Outlines are an effective way to organize your ideas. They provide structure and direction, they organize your thoughts, and they free your mind to focus on one section at a time. Outlines are a key tool for any writer, and it’s good to know how to create them quickly.

Outline Structure

You can normally use whatever outline structure suits you. The main thing is to differentiate between the various levels of organization. As an example, here’s an outline that uses a classic hierarchy:

Topic: A History of the North American Free Trade Agreement (NAFTA)

I. Introduction

II. The Original 1994 Agreement

A. Key Figures

i. Reagan’s idea

ii. Mulroney’s support

a. Liberal and NDP opposition

iii. Carlos Salinas de Gortari’s contribution

B. Provisions and Exceptions

III. Later Additions

IV. Notable Disputes

V. Trump’s Protectionism

VI. The Future of NAFTA

VII. Conclusion

As you can see, this is only a partial outline, as many of the sections can use further subdivision. It should nevertheless indicate how you can create a clear outline structure.
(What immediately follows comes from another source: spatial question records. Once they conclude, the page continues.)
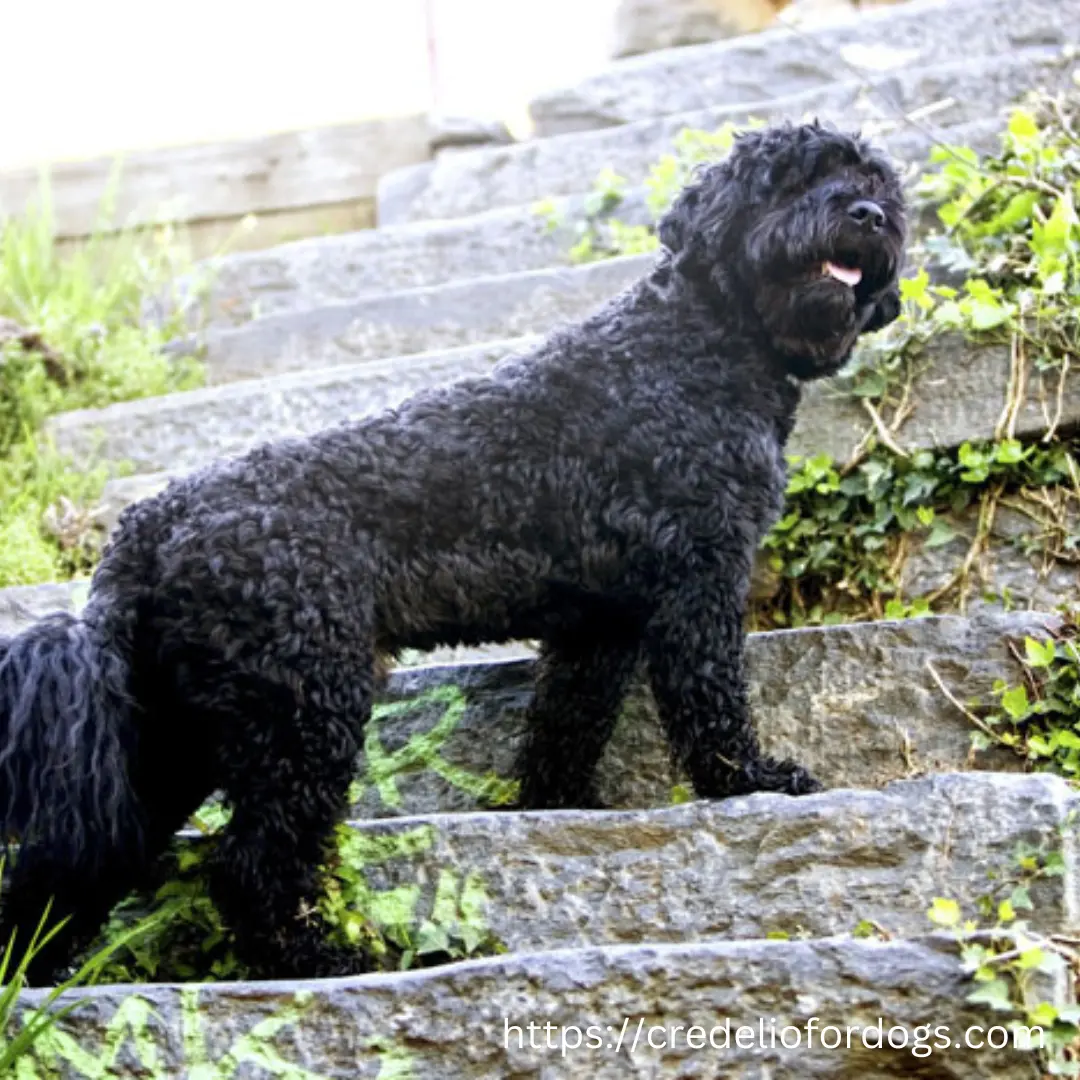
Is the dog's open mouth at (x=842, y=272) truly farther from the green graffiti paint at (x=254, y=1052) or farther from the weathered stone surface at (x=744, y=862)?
the green graffiti paint at (x=254, y=1052)

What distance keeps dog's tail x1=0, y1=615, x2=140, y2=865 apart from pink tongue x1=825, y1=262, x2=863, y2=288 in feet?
6.03

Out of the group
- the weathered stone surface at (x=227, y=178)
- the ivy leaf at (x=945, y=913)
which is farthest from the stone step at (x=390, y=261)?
the ivy leaf at (x=945, y=913)

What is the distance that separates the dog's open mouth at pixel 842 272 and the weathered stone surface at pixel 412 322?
2049 millimetres

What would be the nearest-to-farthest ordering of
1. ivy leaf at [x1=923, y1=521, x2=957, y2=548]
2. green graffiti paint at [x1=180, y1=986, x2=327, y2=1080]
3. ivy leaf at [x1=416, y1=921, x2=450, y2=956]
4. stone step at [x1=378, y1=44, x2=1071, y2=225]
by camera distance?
green graffiti paint at [x1=180, y1=986, x2=327, y2=1080] < ivy leaf at [x1=416, y1=921, x2=450, y2=956] < ivy leaf at [x1=923, y1=521, x2=957, y2=548] < stone step at [x1=378, y1=44, x2=1071, y2=225]

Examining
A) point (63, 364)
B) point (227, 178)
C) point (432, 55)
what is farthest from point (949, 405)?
point (432, 55)

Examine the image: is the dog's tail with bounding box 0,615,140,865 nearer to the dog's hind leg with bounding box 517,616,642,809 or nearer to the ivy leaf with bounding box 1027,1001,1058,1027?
the dog's hind leg with bounding box 517,616,642,809

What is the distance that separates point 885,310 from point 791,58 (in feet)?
13.1

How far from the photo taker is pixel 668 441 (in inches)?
150

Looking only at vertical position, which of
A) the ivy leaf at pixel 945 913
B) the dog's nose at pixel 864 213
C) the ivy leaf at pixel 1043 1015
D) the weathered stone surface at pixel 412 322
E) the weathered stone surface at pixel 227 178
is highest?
the dog's nose at pixel 864 213

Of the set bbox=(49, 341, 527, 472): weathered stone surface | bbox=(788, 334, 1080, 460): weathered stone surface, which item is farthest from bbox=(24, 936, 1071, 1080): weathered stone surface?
bbox=(49, 341, 527, 472): weathered stone surface

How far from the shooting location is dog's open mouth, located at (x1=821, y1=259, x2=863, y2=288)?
3.87 m

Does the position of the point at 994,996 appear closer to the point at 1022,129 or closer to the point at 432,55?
the point at 1022,129

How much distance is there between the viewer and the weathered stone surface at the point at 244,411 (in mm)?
5500

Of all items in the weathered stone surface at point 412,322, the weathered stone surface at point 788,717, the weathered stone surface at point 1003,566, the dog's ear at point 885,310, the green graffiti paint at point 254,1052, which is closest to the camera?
the green graffiti paint at point 254,1052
In this case we’ve used letters and roman numerals, but you can use other formats too.

Tips for Effective Outlines

While an outline provides structure, it can easily remain static and disjointed. To make it come alive we suggest you do the following:

  • Include a rough description of your thesis, so you can check if all your points relate back.
  • Jot down some notes about how your sections connect to each other.
  • Be ready to modify your outline so that your points flow logically
  • Zoom in far enough that you have a sense of what examples and evidence you might use. If you have too much material you may need to add new points to your list.
  • Format the list in a way that works for you (you can add colour, change the font type and size, modify the indentation, etc.)